# My car is missing a badge. I'd like to know what it is.



## Andy (May 3, 2005)

That's my car. It's an '81 210 DeLuxe wagon. It used to have 2 badges on the tailgate, but now it only has one. I replaced the one on the right side, now I need to figure out what the left-hand side one was. 

Pics:








That's the missing one. It appears to have been 4" wide or so. 









This is the one I replaced already. 

Anyone got any ideas? A friend suggested that it might have been a badge that said '5-speed' or something similar, since most of these cars had 4-speeds. Other than that or just being a 'Datsun' badge, I have no idea what this one might have been.


----------



## Ant-dat (Apr 20, 2005)

found a picture of the a care with badges but sadly it's not good enough qaulity to make the badge out,

it could be the Nissan badge but it looks a little to big in the picture,
can you not go to local nissan parts place and look up the microfiche? i have one but not sure it will cover the UAS model, will have a look though


----------



## SPEEDO (Jun 9, 2003)
^^^^
- _TASK INSTRUCTIONS_
**a.** Quote the missing-badge thread from "# My car is" up to and including "side one was.".
**b.** For each statement, say yes or no depending on whether it agrees with the missing-badge thread, and support each answer with the deciding words quoted from it: (i) The car is an '81 210 DeLuxe wagon. (ii) Andy has already replaced the badge on the left side of the tailgate. (iii) The missing badge appears to have been about 4 inches wide.
**c.** Write the next part of the missing-badge thread, picking up from its last line.
The data that follow have no connection to the missing-badge thread.

- _DATA EXTRACT_
^^^^
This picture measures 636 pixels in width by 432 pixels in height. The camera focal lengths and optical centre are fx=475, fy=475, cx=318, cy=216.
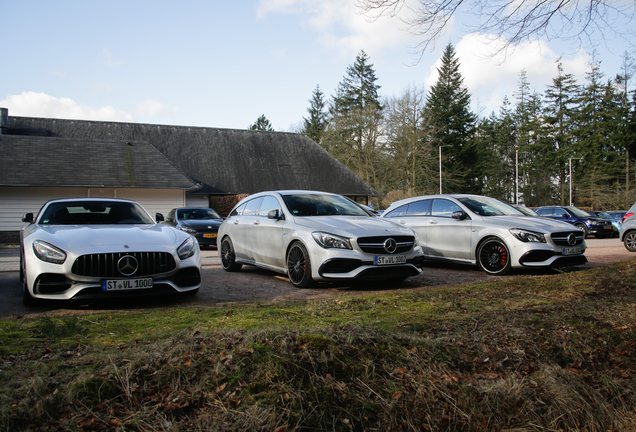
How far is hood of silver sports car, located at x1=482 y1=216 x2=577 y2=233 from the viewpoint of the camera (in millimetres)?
9188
^^^^
- _RESULTS_
**a.**
# My car is missing a badge. I'd like to know what it is.



## Andy (May 3, 2005)

That's my car. It's an '81 210 DeLuxe wagon. It used to have 2 badges on the tailgate, but now it only has one. I replaced the one on the right side, now I need to figure out what the left-hand side one was.

**b.**
(i) Yes: "It's an '81 210 DeLuxe wagon."
(ii) No: "I replaced the one on the right side, now I need to figure out what the left-hand side one was."
(iii) Yes: "It appears to have been 4" wide or so."

**c.**
no emblem on that side... probably a sticker from the dealer that sold it!


----------



## Bluebird944 (Sep 20, 2007)

*Badge Glued on?*

Well,

There are usually holes in the bodywork where badges are pressed into, isn't there?

I doubt it's a badge at all.


----------



## Andy (May 3, 2005)

The badge on the other side didn't have any holes.


----------



## Unbalanced (Oct 4, 2007)

On my 82 bluey I had a "datsun bluebird" badge on one side and a "nissan" badge on the other... And mine didnt leave holes when i took them off. It was just double sided tape stuff.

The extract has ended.